* **WHAT TO DO**
Rewrite the records below with every "vantage point" changed to "observer's position" and nothing else altered, omitting the pictures.

Entries on spatial positioning
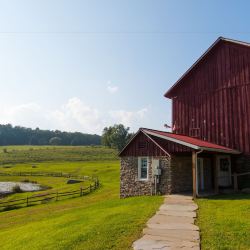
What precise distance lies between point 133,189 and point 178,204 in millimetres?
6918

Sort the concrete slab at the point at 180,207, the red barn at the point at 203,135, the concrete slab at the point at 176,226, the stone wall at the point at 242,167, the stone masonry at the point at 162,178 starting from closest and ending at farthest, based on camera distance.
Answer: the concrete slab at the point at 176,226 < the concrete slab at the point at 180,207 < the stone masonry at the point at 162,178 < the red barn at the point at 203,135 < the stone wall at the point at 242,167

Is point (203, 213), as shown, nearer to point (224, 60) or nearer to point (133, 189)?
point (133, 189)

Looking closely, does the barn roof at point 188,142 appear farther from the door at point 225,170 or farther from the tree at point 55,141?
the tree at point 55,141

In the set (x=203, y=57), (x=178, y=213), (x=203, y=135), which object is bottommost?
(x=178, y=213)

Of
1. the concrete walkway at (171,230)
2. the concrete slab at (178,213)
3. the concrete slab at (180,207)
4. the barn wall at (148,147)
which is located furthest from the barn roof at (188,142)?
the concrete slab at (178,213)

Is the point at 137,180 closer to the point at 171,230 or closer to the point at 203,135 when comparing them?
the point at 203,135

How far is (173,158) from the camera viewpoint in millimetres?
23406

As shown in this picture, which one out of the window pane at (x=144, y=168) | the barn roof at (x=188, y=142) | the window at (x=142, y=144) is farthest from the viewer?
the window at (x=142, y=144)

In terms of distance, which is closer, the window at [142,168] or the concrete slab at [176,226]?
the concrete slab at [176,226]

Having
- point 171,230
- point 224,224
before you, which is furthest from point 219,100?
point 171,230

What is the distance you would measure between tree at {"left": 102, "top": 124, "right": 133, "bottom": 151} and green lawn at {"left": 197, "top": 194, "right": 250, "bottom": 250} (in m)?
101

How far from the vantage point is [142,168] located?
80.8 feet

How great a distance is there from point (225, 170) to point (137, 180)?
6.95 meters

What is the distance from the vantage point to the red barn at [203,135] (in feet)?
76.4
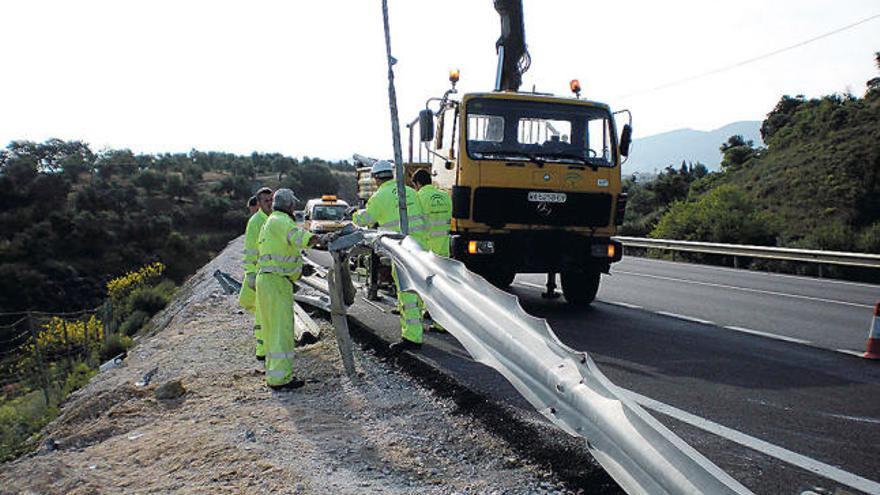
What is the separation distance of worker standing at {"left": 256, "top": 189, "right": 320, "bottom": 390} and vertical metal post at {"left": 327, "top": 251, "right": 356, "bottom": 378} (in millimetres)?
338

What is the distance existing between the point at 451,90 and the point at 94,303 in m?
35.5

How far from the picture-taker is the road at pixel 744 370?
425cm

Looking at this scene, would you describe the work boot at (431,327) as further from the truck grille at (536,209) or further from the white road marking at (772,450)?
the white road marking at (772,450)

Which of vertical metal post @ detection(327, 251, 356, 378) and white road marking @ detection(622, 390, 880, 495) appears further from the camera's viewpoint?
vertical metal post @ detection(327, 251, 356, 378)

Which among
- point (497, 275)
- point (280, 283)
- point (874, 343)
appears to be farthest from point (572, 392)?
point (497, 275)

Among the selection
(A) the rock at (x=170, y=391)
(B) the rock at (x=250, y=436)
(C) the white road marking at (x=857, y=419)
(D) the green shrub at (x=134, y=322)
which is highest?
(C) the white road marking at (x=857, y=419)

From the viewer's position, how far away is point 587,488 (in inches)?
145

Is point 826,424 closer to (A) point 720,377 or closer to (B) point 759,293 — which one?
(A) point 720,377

* **TASK ANSWER**
What precise distance lies between point 133,189 and point 178,204 in millimetres?
6918

Sort the concrete slab at the point at 180,207, the red barn at the point at 203,135, the concrete slab at the point at 176,226, the stone wall at the point at 242,167, the stone masonry at the point at 162,178 starting from closest and ending at farthest, based on camera distance.
Answer: the concrete slab at the point at 176,226 < the concrete slab at the point at 180,207 < the stone masonry at the point at 162,178 < the red barn at the point at 203,135 < the stone wall at the point at 242,167

Is point (203, 213), as shown, nearer to point (224, 60) or nearer to point (133, 189)?
point (133, 189)

Looking closely, does the barn roof at point 188,142 appear farther from the door at point 225,170 or farther from the tree at point 55,141?
the tree at point 55,141

In the set (x=203, y=57), (x=178, y=213), (x=203, y=135), which object is bottommost?
(x=178, y=213)

Of
1. the concrete walkway at (171,230)
2. the concrete slab at (178,213)
3. the concrete slab at (180,207)
4. the barn wall at (148,147)
which is located furthest from the barn roof at (188,142)?
the concrete slab at (178,213)

Is the point at 137,180 closer to the point at 171,230 or closer to the point at 203,135 when comparing them?
the point at 203,135

How far is (173,158) from the camera viewpoint in millimetres?
23406

As shown in this picture, which one out of the window pane at (x=144, y=168) | the barn roof at (x=188, y=142) | the window at (x=142, y=144) is farthest from the viewer?
the window at (x=142, y=144)

In terms of distance, which is closer, the window at [142,168] or the concrete slab at [176,226]?
the concrete slab at [176,226]

Having
- point 171,230
- point 224,224
before you, which is furthest from point 219,100?
point 171,230

What is the distance you would measure between tree at {"left": 102, "top": 124, "right": 133, "bottom": 151} and green lawn at {"left": 197, "top": 194, "right": 250, "bottom": 250} (in m)?
101

How far from the observer's position is [142,168] located?
80.8 feet

How great a distance is there from point (225, 170) to point (137, 180)?
6.95 meters

What is the distance from the observer's position to the red barn at [203,135] (in feet)?
76.4
What is the separation distance of worker standing at {"left": 256, "top": 189, "right": 320, "bottom": 390} and vertical metal post at {"left": 327, "top": 251, "right": 356, "bottom": 378} (in millimetres)?
338

What is the distance existing between the point at 451,90 and the point at 94,303 in m?
35.5

How far from the picture-taker is the road at pixel 744 370?
425cm

Looking at this scene, would you describe the work boot at (431,327) as further from the truck grille at (536,209) or further from the white road marking at (772,450)?
the white road marking at (772,450)

Which of vertical metal post @ detection(327, 251, 356, 378) and white road marking @ detection(622, 390, 880, 495) appears further from the camera's viewpoint?
vertical metal post @ detection(327, 251, 356, 378)

Which among
- point (497, 275)
- point (280, 283)
- point (874, 343)
appears to be farthest from point (572, 392)?
point (497, 275)

Among the selection
(A) the rock at (x=170, y=391)
(B) the rock at (x=250, y=436)
(C) the white road marking at (x=857, y=419)
(D) the green shrub at (x=134, y=322)
which is highest?
(C) the white road marking at (x=857, y=419)

From the viewer's position, how far away is point 587,488 (in inches)?
145

Is point 826,424 closer to (A) point 720,377 or closer to (B) point 759,293 — which one?
(A) point 720,377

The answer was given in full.